Some comments on Subversion 21, especially 'Green Communism', the piece on Getting a Job and P's letter on the JSA.

The Green Communism article rightly stresses that science and technology are not some sort of independent force unrelated to the interests of classes and individuals in present society. This is the mistake technophobes such as Green Anarchist (who regard science and technology much as the medieval church regarded witchcraft) and some 'revolutionary' groups (who imagine that a communist society could extend all the trappings of consumerism to the entire world) are all prone to fall into.

If the writer is correct that "it is just not conceivable that a communist society could base its transport on the mass use of individual motor cars" then this has important implications for the strategy and even the feasibility of a revolutionary movement in the 'developed' world.

In the UK there are some 20 million private cars, or roughly 2 to every 5 people. To reach this level of car ownership for the entire world would mean roughly quadrupling the present car 'population' (and roads and all the associated infrastructure). This is just not on under any economic system. Even if the resources were available the eco-system could never handle the resulting pollution.

This means that in the 'developed' world revolutionaries have a problem that few seem willing to face up to. The price of a communist utopia is, among other things, giving up the private car. Frankly, I can't see many car addicts being willing to pay this price. Since they and their dependents form a majority in the rich nations, this alone seems a massive obstacle to revolutionary movements in these countries. If we're going to be honest with the punters let's throw in the fact that they'll be lucky to have meat more than once a week and a foreign holiday once a decade or a life-time.

We are getting into the murky area of who is middle class and who is working class. What causes endless confusion here is the insistence that someone's class label be defined by their relationship to the means of production, i.e. what sort of job they do, if any. Most 'revolutionaries' think that anyone who is not in some kind of authority over others is part of the working class and hence potential revolutionary material. This leads some to feel that a landless third world peasant has the same class interests as a highly paid technician or salesman in the rich world. People work to live, not live to work. What matters to people themselves is their relationship to the means of consumption i.e. how much money they can get hold of. Anyone with a material standard of living which could not be extended to the whole of humanity under any circumstances is best defined as middle class, if they are not actually capitalists or powerful politicians.

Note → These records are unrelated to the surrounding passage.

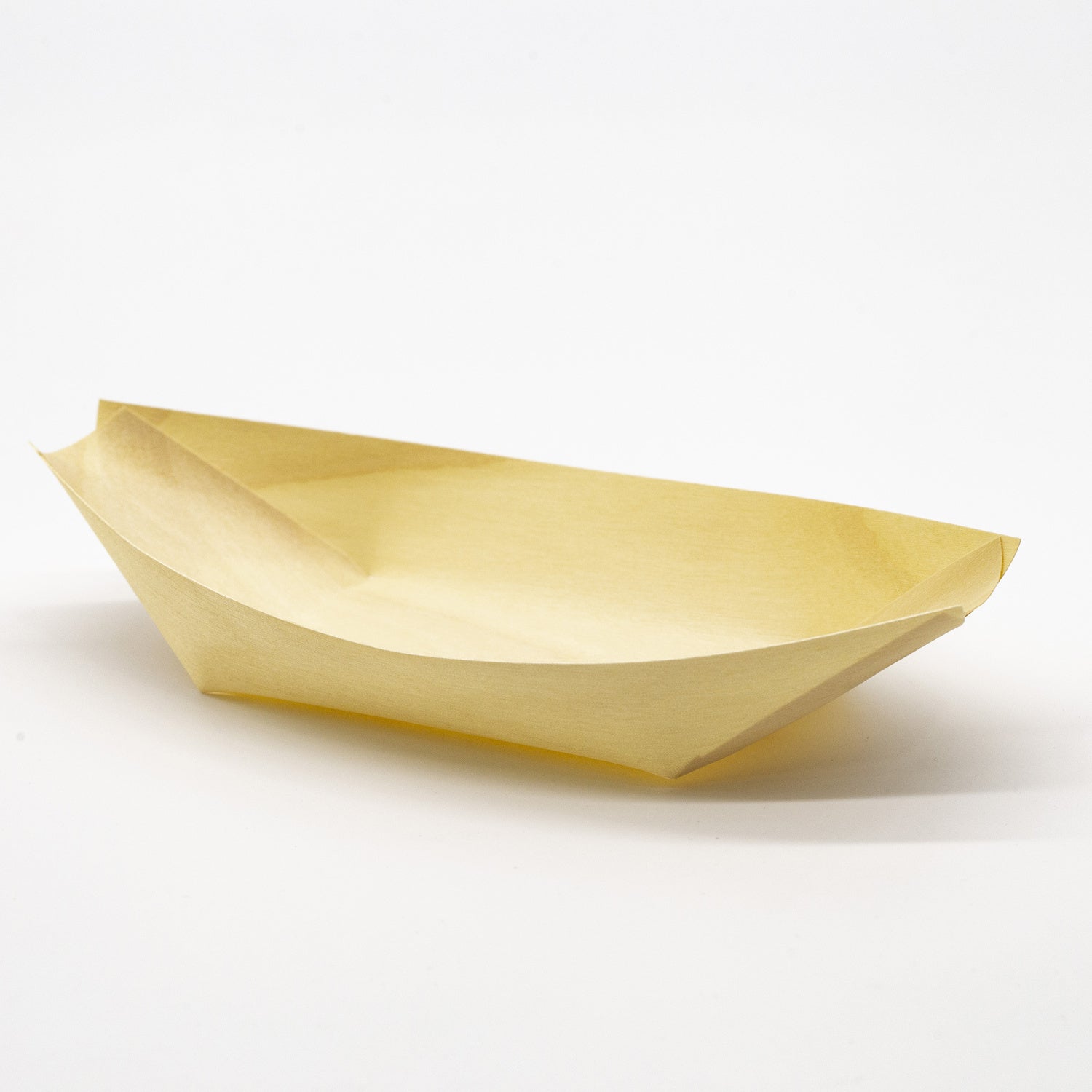 100-PACK OF Boat Serving 9" Natural Wooden Boat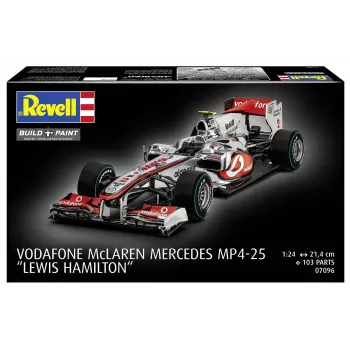 REVELL plastikinis modelis McLaren Mercedes MP4-25 Lewis Hamilton — 1:24 mastelio rinkinys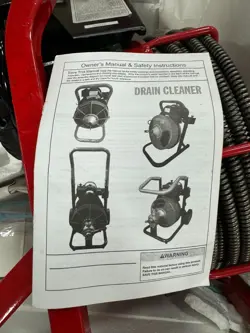 CLEANER ELECTRIC DRAIN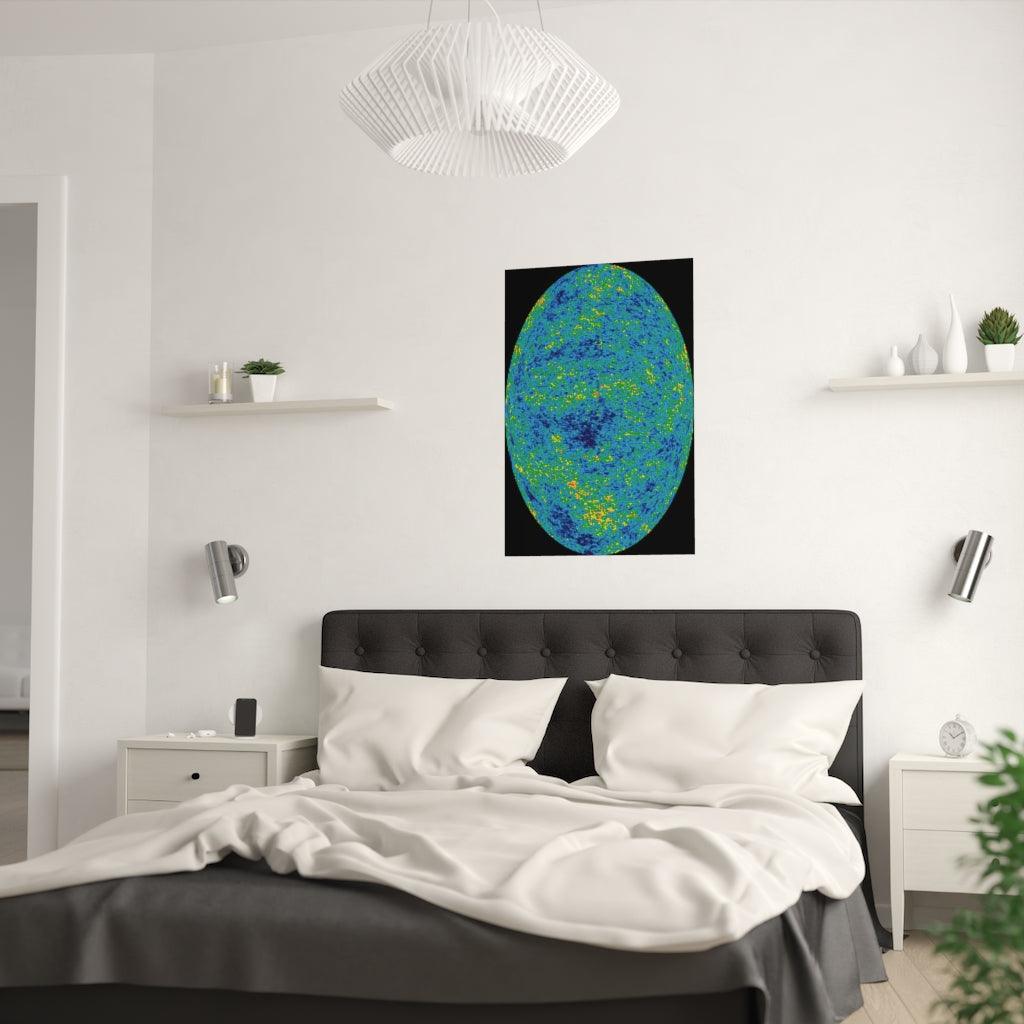 Cosmic Microwave Background Print Poster - Art Unlimited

This focus on consumption makes much more sense of the world as it actually is than the writer in no.21 who imagines that there are "key" sections of the "working class" able to "hold the country to ransom" and that revolutionaries can pick and choose their jobs so that they might concentrate in these sectors. Speaking as one of P's "unemployed proletarians", I would be only too happy to take a "cushy, well-paid, middle class job" if such were available to me, rather than "idling comfortably" on JSA at £47.90.

In fact the idea of the working class in countries like the UK is a delusion. Most people in the 'developed' world are middle class. Materially privileged compared to the impoverished majority of humanity, they have a vested interest in preserving the system that delivers these privileges (while they last anyway).

But there is a large, expanding 'underclass' (long-term unemployed, low-paid, most pensioners, single parents etc.) who have no material stake in the system. Our interest is in extracting as much as possible from the rest of society. Yes, they do owe us a living, because they debar us, by various means, from making our own.

Unlike the 'powerful sectors' (who seem to have had a run of hard luck recently) we have little or no labour to withdraw so we must find other methods of struggle which cannot be discussed here for obvious reasons.

Many will feel that this analysis is pessimistic, 'counter-revolutionary', 'capitalist propaganda' etc. It may be all those things but if we look at the real world, from the attitudes and actions of the people we know to the world-wide political scene and recent history, it explains the fact that no revolutionary movement has achieved anything like a mass following in recent years in the rich nations, and will at least help to avoid idiocies like believing that a JSA claimant can have a common class interest with their middle class interrogator on £11-14,000 a year (plus bonuses for stopping giros).

In conclusion I think that any effective revolutionary movement in the 'developed' world must forget this fantasy of the 'working class' and concentrate on working with the 'underclass', whose grievances can only be addressed at the expense of the middle class, pro-capitalist majority. This is why struggles like anti-JSA are important.